• Task item
Reproduce the entries below verbatim, from the first one through the line that contains "Love Letters from", including that line, and omit the pictures.

++++ Information

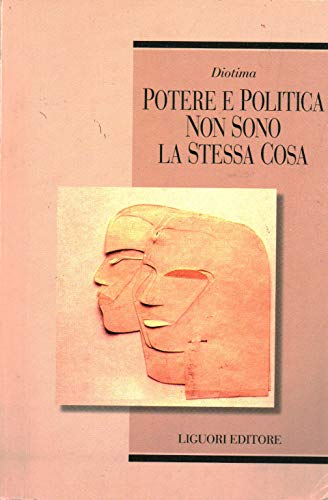 9788820747633: Potere e politica non sono la stessa cosa (Teorie e oggetti della filosofia)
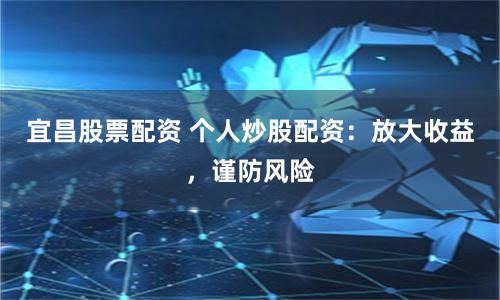 宜昌股票配资 个人炒股配资：放大收益，谨防风险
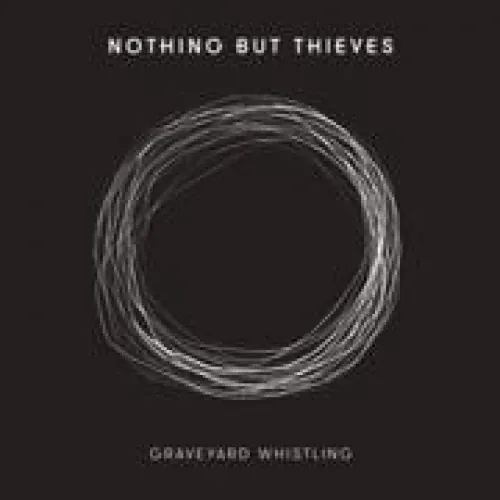 Nothing But Thieves - Graveyard Whistling lyrics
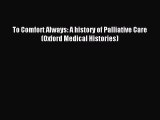 Read To Comfort Always: A history of Palliative Care (Oxford Medical Histories) Ebook Free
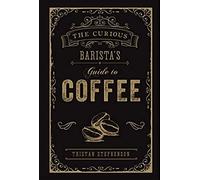 The Curious Barista's Guide To Coffee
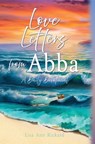 Love Letters from Abba: A Daily Devotional - Lisa Ann Rickard - 9798868505041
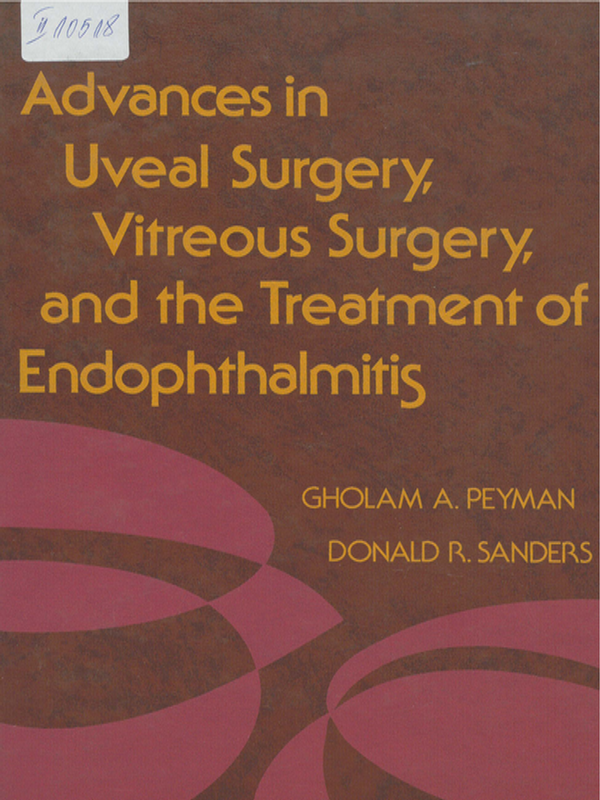 Advances in Uveal Surgery, Vitreous Surgery, and the Treatment of Endophthalmitis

++++++++

• Written reply
 9788820747633: Potere e politica non sono la stessa cosa (Teorie e oggetti della filosofia)
 宜昌股票配资 个人炒股配资：放大收益，谨防风险
 Nothing But Thieves - Graveyard Whistling lyrics
 Read To Comfort Always: A history of Palliative Care (Oxford Medical Histories) Ebook Free
 The Curious Barista's Guide To Coffee
 Love Letters from Abba: A Daily Devotional - Lisa Ann Rickard - 9798868505041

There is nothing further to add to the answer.